- _Activity_:
Search the records for the string "hyland", and show each line where it appears.

[Records excerpted from a collection]
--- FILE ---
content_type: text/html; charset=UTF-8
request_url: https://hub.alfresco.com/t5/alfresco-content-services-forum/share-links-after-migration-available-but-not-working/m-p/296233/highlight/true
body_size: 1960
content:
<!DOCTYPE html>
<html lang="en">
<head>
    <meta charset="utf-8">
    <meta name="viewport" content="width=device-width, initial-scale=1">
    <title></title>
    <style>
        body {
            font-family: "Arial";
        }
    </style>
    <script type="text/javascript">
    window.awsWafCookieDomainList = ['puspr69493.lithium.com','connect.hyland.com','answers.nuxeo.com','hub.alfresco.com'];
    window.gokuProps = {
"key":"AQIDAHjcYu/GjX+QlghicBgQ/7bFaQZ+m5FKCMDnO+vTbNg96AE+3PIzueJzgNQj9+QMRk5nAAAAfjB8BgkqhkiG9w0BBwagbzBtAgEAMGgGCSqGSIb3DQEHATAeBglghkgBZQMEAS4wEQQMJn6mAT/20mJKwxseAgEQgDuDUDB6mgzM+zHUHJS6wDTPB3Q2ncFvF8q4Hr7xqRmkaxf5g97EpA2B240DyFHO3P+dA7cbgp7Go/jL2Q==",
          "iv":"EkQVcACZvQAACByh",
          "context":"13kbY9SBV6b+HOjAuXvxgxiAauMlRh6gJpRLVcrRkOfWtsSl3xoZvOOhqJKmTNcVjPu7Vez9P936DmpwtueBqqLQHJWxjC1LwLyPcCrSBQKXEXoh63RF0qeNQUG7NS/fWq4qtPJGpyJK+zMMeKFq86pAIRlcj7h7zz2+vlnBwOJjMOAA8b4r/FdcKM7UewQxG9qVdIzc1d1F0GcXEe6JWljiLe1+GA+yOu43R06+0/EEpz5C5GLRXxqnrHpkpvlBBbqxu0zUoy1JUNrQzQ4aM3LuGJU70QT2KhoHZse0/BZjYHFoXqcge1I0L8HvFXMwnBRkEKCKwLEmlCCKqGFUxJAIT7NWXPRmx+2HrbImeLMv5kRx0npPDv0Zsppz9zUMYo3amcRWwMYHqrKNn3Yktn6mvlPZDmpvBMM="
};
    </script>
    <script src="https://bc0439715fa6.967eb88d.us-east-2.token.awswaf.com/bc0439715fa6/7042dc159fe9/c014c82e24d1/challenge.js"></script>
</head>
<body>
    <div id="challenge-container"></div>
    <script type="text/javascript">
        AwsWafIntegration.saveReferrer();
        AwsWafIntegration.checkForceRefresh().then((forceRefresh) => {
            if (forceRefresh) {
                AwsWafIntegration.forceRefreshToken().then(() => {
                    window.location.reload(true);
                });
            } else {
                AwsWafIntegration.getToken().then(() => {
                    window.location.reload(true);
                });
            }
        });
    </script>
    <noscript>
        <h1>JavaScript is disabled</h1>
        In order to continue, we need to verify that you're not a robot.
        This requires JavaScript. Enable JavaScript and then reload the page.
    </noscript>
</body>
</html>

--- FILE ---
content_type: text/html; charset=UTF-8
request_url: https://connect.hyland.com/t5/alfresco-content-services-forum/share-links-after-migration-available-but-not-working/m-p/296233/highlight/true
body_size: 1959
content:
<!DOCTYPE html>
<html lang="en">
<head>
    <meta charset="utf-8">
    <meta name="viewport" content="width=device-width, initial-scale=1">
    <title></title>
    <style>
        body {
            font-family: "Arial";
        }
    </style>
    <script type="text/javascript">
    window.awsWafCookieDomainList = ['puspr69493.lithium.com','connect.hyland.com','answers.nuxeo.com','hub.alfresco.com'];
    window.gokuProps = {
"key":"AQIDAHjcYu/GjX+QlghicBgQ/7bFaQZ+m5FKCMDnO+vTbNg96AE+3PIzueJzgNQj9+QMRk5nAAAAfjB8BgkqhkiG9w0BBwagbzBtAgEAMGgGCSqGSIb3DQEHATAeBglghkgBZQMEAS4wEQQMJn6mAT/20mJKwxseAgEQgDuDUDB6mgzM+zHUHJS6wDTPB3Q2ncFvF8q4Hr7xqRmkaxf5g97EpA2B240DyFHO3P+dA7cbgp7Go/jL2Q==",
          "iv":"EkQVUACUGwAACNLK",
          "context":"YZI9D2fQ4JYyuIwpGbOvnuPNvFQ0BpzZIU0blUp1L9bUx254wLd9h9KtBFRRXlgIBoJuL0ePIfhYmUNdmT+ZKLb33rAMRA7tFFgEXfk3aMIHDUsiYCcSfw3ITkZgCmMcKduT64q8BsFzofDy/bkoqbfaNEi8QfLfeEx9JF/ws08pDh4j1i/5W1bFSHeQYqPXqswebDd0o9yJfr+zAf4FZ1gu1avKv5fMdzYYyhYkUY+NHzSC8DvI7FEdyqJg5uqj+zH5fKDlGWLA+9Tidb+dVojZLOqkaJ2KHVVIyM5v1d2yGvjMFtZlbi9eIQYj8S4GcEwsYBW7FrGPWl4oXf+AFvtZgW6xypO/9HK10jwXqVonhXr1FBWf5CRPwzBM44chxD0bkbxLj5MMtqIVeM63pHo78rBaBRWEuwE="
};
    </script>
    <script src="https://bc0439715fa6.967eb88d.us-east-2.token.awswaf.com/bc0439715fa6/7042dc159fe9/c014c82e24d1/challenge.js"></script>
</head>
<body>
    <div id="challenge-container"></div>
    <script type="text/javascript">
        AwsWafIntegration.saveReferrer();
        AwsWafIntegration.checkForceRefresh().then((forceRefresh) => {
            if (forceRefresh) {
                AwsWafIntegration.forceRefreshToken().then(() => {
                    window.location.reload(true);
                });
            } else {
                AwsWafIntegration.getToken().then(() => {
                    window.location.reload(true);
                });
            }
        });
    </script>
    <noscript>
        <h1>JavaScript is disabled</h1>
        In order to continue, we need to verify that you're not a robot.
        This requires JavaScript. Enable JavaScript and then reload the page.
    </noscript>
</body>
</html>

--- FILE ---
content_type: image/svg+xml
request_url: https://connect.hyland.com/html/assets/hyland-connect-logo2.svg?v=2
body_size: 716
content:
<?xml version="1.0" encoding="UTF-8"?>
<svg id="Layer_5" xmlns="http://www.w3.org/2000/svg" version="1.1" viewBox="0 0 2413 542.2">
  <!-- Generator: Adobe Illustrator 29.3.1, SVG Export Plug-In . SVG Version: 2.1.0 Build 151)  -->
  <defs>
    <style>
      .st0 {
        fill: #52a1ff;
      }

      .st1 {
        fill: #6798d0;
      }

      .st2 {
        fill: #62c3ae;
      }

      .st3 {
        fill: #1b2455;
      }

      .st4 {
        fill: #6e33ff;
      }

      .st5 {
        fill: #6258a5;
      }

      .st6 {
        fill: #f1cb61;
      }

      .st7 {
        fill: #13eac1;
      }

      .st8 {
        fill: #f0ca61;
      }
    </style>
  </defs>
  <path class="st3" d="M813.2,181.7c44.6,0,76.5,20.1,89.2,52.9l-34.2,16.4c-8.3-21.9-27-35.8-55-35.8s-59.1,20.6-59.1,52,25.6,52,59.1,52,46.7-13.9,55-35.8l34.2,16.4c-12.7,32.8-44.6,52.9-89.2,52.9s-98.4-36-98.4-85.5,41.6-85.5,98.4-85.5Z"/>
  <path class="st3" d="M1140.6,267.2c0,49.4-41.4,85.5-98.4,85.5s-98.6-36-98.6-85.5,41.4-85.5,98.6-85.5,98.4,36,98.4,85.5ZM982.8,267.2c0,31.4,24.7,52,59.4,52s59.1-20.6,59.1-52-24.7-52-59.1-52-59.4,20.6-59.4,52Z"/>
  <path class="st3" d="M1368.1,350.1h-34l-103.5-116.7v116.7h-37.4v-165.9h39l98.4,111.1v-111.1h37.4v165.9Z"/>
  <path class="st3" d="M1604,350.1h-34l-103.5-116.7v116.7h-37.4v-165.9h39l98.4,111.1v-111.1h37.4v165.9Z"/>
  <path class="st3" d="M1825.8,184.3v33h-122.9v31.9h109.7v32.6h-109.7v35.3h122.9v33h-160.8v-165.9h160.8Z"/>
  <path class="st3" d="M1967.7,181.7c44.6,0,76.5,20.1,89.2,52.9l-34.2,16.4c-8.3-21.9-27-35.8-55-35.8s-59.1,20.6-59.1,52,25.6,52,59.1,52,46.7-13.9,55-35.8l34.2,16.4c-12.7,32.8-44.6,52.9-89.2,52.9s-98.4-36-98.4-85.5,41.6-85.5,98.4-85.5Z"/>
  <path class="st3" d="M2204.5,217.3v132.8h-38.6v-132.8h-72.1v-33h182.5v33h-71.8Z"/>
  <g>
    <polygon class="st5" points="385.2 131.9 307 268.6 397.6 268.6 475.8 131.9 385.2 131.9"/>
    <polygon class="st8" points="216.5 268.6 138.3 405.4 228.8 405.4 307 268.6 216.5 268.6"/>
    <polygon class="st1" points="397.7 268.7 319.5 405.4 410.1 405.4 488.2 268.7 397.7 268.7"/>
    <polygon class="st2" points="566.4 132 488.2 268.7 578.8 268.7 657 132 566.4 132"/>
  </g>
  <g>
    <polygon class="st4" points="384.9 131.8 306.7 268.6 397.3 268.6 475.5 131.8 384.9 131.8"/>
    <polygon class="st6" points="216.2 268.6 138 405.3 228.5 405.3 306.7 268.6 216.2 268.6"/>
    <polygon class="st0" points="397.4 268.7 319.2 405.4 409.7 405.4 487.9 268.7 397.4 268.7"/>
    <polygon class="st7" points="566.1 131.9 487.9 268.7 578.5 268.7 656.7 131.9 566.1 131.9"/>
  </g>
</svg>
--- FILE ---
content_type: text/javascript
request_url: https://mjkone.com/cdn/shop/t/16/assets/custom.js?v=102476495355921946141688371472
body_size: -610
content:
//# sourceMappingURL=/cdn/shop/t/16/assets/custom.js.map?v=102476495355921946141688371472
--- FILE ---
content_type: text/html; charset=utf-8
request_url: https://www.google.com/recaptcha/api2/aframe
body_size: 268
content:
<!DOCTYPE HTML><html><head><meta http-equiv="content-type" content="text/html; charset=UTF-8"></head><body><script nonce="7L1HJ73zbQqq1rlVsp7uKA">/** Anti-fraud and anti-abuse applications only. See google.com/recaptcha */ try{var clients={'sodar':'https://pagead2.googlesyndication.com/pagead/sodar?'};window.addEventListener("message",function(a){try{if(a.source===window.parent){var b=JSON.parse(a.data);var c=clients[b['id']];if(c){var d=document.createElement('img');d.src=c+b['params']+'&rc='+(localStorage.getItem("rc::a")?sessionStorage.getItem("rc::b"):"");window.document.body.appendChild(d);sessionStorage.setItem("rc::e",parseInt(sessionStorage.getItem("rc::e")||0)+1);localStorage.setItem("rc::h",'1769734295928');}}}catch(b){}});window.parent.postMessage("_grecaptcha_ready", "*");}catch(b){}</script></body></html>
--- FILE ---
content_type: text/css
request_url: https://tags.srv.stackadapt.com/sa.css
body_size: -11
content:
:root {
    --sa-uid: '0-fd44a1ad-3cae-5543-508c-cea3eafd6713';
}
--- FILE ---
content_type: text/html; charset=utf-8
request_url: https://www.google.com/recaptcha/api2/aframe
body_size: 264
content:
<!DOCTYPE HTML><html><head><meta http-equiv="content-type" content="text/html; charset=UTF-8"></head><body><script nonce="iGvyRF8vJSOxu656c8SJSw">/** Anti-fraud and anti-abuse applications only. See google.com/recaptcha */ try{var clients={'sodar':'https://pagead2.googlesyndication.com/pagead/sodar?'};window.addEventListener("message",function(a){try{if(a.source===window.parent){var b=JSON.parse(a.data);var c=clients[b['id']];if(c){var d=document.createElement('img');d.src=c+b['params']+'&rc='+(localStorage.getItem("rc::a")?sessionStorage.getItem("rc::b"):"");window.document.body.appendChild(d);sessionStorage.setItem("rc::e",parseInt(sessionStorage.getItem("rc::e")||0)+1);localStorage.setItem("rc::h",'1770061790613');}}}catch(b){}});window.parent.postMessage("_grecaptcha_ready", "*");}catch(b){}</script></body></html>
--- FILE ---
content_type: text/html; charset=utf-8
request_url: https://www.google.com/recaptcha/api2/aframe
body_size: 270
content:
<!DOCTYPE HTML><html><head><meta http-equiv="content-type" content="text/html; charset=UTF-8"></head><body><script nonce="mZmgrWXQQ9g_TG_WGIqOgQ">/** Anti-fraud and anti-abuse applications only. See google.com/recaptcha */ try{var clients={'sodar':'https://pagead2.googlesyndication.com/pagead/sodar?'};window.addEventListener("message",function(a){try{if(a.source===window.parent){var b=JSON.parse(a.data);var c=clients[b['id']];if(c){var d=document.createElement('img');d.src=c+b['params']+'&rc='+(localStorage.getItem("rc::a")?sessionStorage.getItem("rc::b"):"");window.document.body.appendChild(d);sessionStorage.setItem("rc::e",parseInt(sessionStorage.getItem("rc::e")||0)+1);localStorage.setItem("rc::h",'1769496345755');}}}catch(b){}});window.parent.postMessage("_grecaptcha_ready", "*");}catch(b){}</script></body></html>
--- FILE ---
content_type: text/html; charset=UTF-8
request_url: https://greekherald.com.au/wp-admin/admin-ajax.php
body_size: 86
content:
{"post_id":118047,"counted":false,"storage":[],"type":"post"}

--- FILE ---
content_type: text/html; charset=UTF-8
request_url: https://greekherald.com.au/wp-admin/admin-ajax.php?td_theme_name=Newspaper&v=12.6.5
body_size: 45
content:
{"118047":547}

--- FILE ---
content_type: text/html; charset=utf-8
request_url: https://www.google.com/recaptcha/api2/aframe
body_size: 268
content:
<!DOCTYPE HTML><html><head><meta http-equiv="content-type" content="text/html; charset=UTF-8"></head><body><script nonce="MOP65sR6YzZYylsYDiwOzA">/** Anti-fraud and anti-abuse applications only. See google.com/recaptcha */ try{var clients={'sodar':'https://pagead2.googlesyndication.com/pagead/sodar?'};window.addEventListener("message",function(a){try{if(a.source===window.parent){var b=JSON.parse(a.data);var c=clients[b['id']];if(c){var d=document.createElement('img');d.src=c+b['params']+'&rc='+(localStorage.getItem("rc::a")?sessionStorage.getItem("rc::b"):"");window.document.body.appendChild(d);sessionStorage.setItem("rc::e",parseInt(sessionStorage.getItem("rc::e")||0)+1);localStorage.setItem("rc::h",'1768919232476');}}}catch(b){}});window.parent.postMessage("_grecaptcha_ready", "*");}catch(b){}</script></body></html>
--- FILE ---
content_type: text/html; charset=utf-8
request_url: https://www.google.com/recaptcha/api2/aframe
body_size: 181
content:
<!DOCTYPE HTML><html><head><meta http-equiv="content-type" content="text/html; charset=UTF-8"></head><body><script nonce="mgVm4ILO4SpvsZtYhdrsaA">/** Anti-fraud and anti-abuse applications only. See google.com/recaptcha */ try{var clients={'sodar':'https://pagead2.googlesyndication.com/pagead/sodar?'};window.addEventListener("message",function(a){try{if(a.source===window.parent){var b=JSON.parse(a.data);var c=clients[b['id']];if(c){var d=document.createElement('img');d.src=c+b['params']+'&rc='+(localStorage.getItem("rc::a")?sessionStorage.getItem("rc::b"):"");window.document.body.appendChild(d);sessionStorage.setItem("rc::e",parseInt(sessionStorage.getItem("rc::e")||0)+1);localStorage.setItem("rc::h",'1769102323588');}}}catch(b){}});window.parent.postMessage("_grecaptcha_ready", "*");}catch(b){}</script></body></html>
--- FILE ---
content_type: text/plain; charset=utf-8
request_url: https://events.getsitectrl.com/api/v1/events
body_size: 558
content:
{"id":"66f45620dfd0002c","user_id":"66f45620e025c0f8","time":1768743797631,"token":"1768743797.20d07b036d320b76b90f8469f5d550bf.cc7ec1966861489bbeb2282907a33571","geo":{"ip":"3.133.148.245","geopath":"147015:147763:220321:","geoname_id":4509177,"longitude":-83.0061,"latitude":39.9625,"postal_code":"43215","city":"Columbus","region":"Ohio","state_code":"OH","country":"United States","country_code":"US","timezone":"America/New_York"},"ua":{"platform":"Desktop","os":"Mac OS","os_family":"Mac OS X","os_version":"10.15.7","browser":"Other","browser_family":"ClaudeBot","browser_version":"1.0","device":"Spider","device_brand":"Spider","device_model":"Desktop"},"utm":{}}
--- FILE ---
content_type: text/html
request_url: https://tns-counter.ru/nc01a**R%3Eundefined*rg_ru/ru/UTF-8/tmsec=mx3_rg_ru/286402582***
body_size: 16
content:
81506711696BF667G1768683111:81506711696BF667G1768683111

- _Reply to the task_:
    window.awsWafCookieDomainList = ['puspr69493.lithium.com','connect.hyland.com','answers.nuxeo.com','hub.alfresco.com'];
request_url: https://connect.hyland.com/t5/alfresco-content-services-forum/share-links-after-migration-available-but-not-working/m-p/296233/highlight/true
    window.awsWafCookieDomainList = ['puspr69493.lithium.com','connect.hyland.com','answers.nuxeo.com','hub.alfresco.com'];
request_url: https://connect.hyland.com/html/assets/hyland-connect-logo2.svg?v=2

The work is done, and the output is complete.